Please write out only the lines from the line with "Gips, Windel, Wickeln" to the line with "Lucas Mineiro celebra", inclusive, exactly as they stand below, without the pictures.

» **EXTRACTED RECORDS**:

++++++++

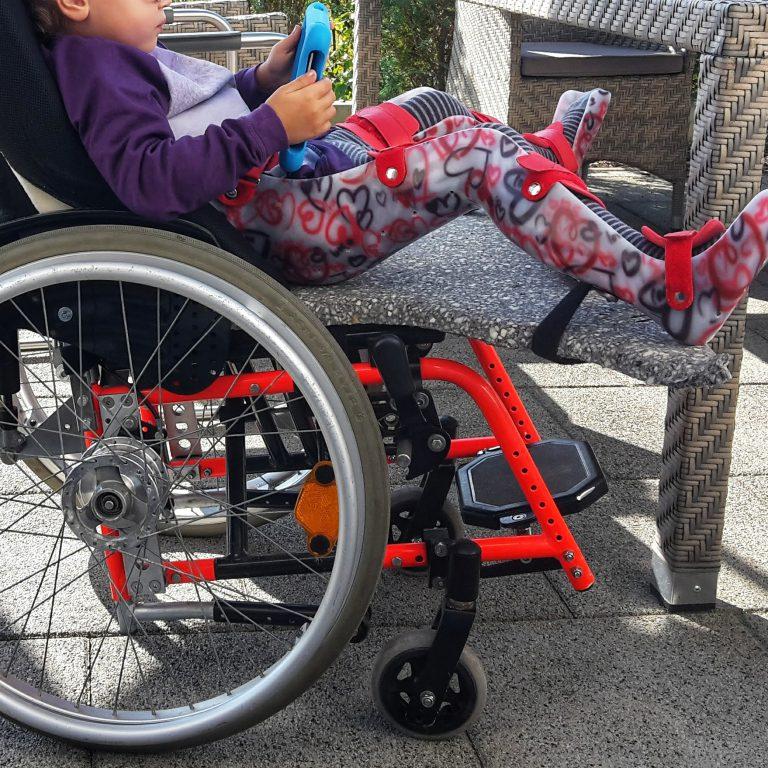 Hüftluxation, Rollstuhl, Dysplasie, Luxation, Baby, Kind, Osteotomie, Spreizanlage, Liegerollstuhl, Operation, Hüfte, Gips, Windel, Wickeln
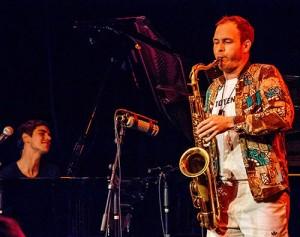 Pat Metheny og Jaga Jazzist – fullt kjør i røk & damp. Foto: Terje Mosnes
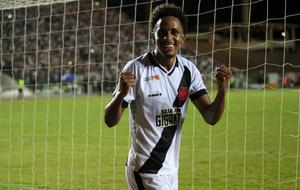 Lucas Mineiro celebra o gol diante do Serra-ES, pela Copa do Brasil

++++++++

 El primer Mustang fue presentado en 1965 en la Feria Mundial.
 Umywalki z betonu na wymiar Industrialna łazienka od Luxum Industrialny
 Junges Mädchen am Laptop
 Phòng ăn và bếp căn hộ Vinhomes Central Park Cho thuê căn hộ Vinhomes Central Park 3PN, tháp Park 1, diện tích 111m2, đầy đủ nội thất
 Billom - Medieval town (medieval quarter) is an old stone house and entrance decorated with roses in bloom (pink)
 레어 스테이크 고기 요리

++++++++

» **RESULT OF THE TASK**:
 Hüftluxation, Rollstuhl, Dysplasie, Luxation, Baby, Kind, Osteotomie, Spreizanlage, Liegerollstuhl, Operation, Hüfte, Gips, Windel, Wickeln
 Pat Metheny og Jaga Jazzist – fullt kjør i røk & damp. Foto: Terje Mosnes
 Lucas Mineiro celebra o gol diante do Serra-ES, pela Copa do Brasil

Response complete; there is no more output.